Texte fourni:
##############################

Créées à l'initiative des services de renseignement, les « fiches S » ne constituent, contrairement à de nombreuses idées reçues, ni un indicateur de la dangerosité d'une personne ni un outil de suivi de la radicalisation. Le fait d’être fiché « S » n’entraîne, pour les autorités, aucune obligation de suivi ou de surveillance mais signifie qu’on a été, à un moment, soupçonné de vouloir porter atteinte aux intérêts de l’Etat.

La fiche « S » n’est en réalité qu’une des nombreuses catégories d’un fichier vieux de plus de quarante ans : le fichier des personnes recherchées (FPR) : un terme générique puisque pour certaines catégories, il ne s’agit que de surveillance.

Créé en 1969, ce fichier comporterait plus de 400 000 noms, qu’il s’agisse de mineurs en fugue, d’évadés de prison, de membres du grand banditisme, de personnes interdites par la justice de quitter le territoire, mais aussi de militants politiques ou écologistes (antinucléaires, anarchistes, etc.). Chaque catégorie possède une classification, sous la forme d’une lettre : « M » pour les mineurs en fugue, « V » pour les évadés…et « S » pour sûreté de l’Etat.

##############################

Travail demandé:
Pouvez-vous extraire, sans rien modifier, le passage du texte sur les fiches S qui va de « Créé en 1969, ce » jusqu'à « sûreté de l’Etat. » inclus ?

Jeu de données:
##############################

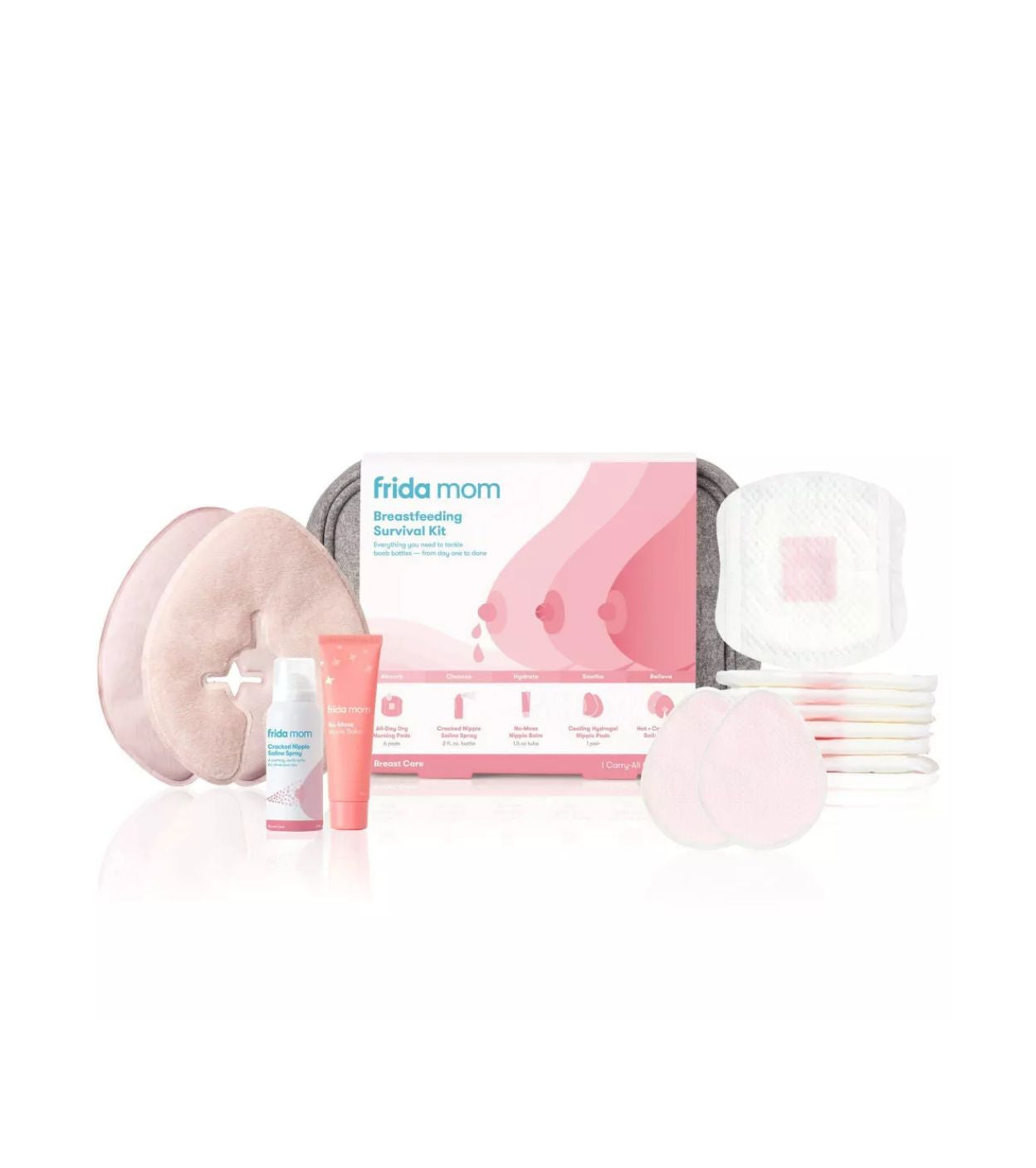 Frida Mom Kit de supervivencia para lactancia materna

##############################

Solution proposée:
Créé en 1969, ce fichier comporterait plus de 400 000 noms, qu’il s’agisse de mineurs en fugue, d’évadés de prison, de membres du grand banditisme, de personnes interdites par la justice de quitter le territoire, mais aussi de militants politiques ou écologistes (antinucléaires, anarchistes, etc.). Chaque catégorie possède une classification, sous la forme d’une lettre : « M » pour les mineurs en fugue, « V » pour les évadés…et « S » pour sûreté de l’Etat.